CURRENT ACCOUNT - “First In, First Out” rule (Re Clayton’s Case)

  • whichever B’s money went into the account first is regarded as the first money to leave it.
  • will NOT apply where contrary to intention of Cs. impractical or causes injustice/is inequitable. (Barlow Clowes International v Vaughan)
  • – if rule doesn’t apply because of the above, funds split rateably (Russell-Cooke Trust Co v Prentis)

NB: where mix of T’ee AND multiple B’s money, starting point is always Presumption of Honesty, move to the above if T’ee money doesn’t cover it.

20
Q

LIABILITY OF STRANGERS

A

GR: C should sue the T’ee/D under personal/proprietary claim in order to recover loss.
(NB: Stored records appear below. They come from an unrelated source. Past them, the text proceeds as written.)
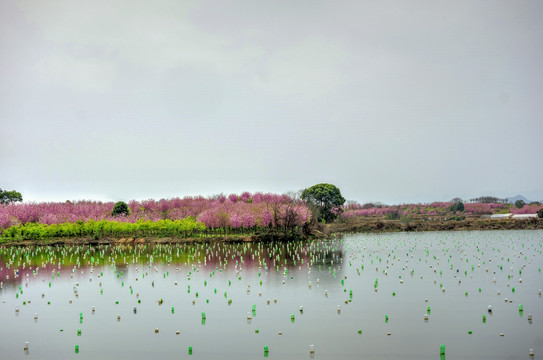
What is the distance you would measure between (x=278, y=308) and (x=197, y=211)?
6135cm

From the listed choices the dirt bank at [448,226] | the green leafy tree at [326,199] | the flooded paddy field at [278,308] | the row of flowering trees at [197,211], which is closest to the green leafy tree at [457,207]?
the dirt bank at [448,226]

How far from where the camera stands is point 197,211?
→ 81312mm

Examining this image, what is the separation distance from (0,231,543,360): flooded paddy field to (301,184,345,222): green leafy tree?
47.5 metres

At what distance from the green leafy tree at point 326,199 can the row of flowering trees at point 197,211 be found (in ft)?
22.9

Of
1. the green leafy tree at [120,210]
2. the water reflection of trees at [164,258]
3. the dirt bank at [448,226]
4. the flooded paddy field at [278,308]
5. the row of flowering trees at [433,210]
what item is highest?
the green leafy tree at [120,210]

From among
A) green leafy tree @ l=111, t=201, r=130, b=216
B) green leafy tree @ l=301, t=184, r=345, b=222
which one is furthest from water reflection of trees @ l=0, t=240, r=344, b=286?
green leafy tree @ l=301, t=184, r=345, b=222

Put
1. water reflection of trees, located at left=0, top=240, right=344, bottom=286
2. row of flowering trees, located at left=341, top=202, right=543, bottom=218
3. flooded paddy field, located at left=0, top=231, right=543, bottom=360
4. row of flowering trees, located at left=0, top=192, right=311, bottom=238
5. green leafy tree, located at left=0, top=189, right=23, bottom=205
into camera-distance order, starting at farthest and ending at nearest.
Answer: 1. row of flowering trees, located at left=341, top=202, right=543, bottom=218
2. green leafy tree, located at left=0, top=189, right=23, bottom=205
3. row of flowering trees, located at left=0, top=192, right=311, bottom=238
4. water reflection of trees, located at left=0, top=240, right=344, bottom=286
5. flooded paddy field, located at left=0, top=231, right=543, bottom=360

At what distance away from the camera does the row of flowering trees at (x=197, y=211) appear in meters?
60.2

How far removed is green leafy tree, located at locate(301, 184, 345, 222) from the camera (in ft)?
287

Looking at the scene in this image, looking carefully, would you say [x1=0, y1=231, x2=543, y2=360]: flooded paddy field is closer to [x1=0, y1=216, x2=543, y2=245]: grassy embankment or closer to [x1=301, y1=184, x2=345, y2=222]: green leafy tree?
[x1=0, y1=216, x2=543, y2=245]: grassy embankment

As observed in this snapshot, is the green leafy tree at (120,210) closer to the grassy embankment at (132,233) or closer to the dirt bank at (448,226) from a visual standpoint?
the grassy embankment at (132,233)

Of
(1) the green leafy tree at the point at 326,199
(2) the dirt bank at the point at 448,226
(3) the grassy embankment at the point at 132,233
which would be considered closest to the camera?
(3) the grassy embankment at the point at 132,233

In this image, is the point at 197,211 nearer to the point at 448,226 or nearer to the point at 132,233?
the point at 132,233

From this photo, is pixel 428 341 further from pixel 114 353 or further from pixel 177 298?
pixel 177 298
BUT, where not possible, C may sue 3rd parties involved in the appropriation of funds/property if they were:

  • T’ees DE SON TORT, or
  • DISHONEST ASSISTANCE, or
  • KNOWING RECEIPT

A personal claim CANNOT be brought against an IV unless they knew it was trust property before they dissipated it (Re Montagu’s Settlement; Independent Trustee v GP Noble)

21
Q

LofS: T’EE DE SON TORT

A

Where a person interferes with or assumes the duties of a T’ee, may become a constructive T’ee and be liable in the event of a breach of trust (Mara v Browne)

22
Q

LofS: KNOWING RECEIPT

A

Def: 3rd party liability for receiving T property with KNOWLEDGE that it is RECEIVED IN BREACH OF T.

TEST: 3 REQs (El Ajou v Dollar Land Holdings per Hoffmann LJ):

  • Assets must be disposed of in breach of T/FidD.
  • Recipient must receive/purchase assets belonging to C that are TRACEABLE.
  • Recipient must KNOW that they have received/purchases assets as a result of breach of T/FidD.
  • – TEST: their state of knowledge must be such that it would be unconscionable for them to retain the benefit (BCCI Akindele). There is no requirement for dishonesty.
  • – Recipient may deal with the property as they like, provided that they don’t know it belongs to C (Independent Trustee Services; Re Montagu’s Settlement)
  • – Recipient need not be particularly rigorous in asking questions or be ‘unduly suspicious’ (El Ajou). Entitled to proceed on assumption of ‘dealing with honest men’ (Macmillan v Bishopsgate Investment Trust per Millett J)
23
Q

LofS: DISHONEST ASSISTANCE

A

Def: 3rd party liability for assisting in the breach of a T.

REQ:
- Breach of T/FidD must have been by someone other than the 3rd party

  • they must have provided ASSISTANCE in the breach
  • – Must be a causal link between their actions and the BREACH (NB the breach, not the loss (Grupo Torras v Al-Sabah (No. 5))). No defence to say it would have happened anyway (Balfron Trustees v Peterson)
  • – Assistance could be the facilitating of the breach, its preparation or concealing a breach.
  • – They need not fully understand the nature of T’ee’s duties (Ultraframe v Fielding)
  • They must have been ‘DISHONEST’
  • – TEST: did D act as an honest person would, taking into account their qualifications, expertise, knowledge, skill etc (Barlow Clowes v Eurotrust)
  • – NB both OBJ. and SUBJ. elements to the test.

Following would likely constitute dishonest assistance (Brunei Airlines v Tan per Lord Nicholl)

  • knowing participation in breach
  • deliberately not asking appropriate questions
  • deliberately being ignorant of a breach.